We see so many athletes who are arrogant, self-centered, and just not all that likable. Then of course there are the good ones. They’re cool, classy, and would never say anything arrogant or criticize anyone else. That’s Katie Ledecky. As great a swimmer as she is – the best woman of all time – she’ll be a refreshing personality this summer as we all gear up to watch the Summer Olympics in Tokyo.
She won’t talk trash. She won’t talk about how great she is. She won’t call herself a swimming genius or purposely bring attention to herself.
She’ll just be a nice person.
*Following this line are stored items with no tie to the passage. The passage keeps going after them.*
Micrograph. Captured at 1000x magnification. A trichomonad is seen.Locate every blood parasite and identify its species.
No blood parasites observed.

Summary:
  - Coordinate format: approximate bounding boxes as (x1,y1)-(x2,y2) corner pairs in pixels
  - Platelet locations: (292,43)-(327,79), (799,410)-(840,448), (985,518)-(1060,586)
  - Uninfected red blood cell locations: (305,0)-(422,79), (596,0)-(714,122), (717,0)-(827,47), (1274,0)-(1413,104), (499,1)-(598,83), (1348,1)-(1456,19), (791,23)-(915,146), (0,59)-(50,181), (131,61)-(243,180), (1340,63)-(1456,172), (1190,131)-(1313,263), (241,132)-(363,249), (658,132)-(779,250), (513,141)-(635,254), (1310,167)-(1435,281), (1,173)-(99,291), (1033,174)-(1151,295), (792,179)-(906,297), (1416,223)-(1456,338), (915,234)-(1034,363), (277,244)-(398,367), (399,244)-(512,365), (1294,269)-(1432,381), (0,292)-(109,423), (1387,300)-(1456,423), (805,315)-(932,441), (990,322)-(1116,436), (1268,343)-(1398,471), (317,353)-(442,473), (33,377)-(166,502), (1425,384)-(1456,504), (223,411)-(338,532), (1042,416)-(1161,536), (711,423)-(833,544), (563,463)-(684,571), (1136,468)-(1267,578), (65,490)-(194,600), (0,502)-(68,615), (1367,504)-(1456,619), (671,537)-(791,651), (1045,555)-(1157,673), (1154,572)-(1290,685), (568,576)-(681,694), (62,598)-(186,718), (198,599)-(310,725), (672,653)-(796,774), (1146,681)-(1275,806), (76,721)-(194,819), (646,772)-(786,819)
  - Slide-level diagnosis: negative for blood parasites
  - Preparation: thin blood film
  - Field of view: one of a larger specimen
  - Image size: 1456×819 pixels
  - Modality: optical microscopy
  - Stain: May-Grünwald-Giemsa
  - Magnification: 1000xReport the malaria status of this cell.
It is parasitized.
And a superstar who inspires us because of her prodigious talent. No woman in the history of the world has ever dominated swimming the way she has since she shocked the world at age 15 by winning the 800-meter freestyle gold medal at the London Olympics.
Since then, it’s been her absolutely crushing opponents in her races by biggest distances than even the greatest swimmer of all time, Michael Phelps. Katie doesn’t just win all the time; she’s a show unto herself, out there five and ten meters ahead in just about every event she swims. She’s won 5 Olympic Gold Medals and could win at least four more in Tokyo in the 200, 400, 800, and 1500 meter freestyle races.
But her great run and charming personality will now be tested like never before as she is facing more competitive pressure than she ever has.
In the 400-meter freestyle events this week at the Australian and U.S. Olympic trials, an Australian phenom named Ariarne Titmus posted a time 5 seconds faster than Ledecky.
This kind of stuff has almost never happened since Ledecky became the queen of women’s swimming in 2012.
Is this the end of the reign of Ledecky? Will Titmus steal the spotlight from her in Tokyo?
It’s possible. But if you’ve seen Ledecky swim, you know she’s unique. She sprints out in the first lap and never stops sprinting. So often, she’s swimming out in front all alone as if in a contest against herself.
Now the contest has become more interesting. The good news is we’re not going to be hearing Katie trash-talking this Australian woman. She won’t try to play any head games. She’ll represent the United States of America in a way all our Olympics athletes should represent us.
She’ll be gracious. She’ll prepare well. She’ll do her best.
And make all Americans proud of her no matter how many medals she wins in Tokyo.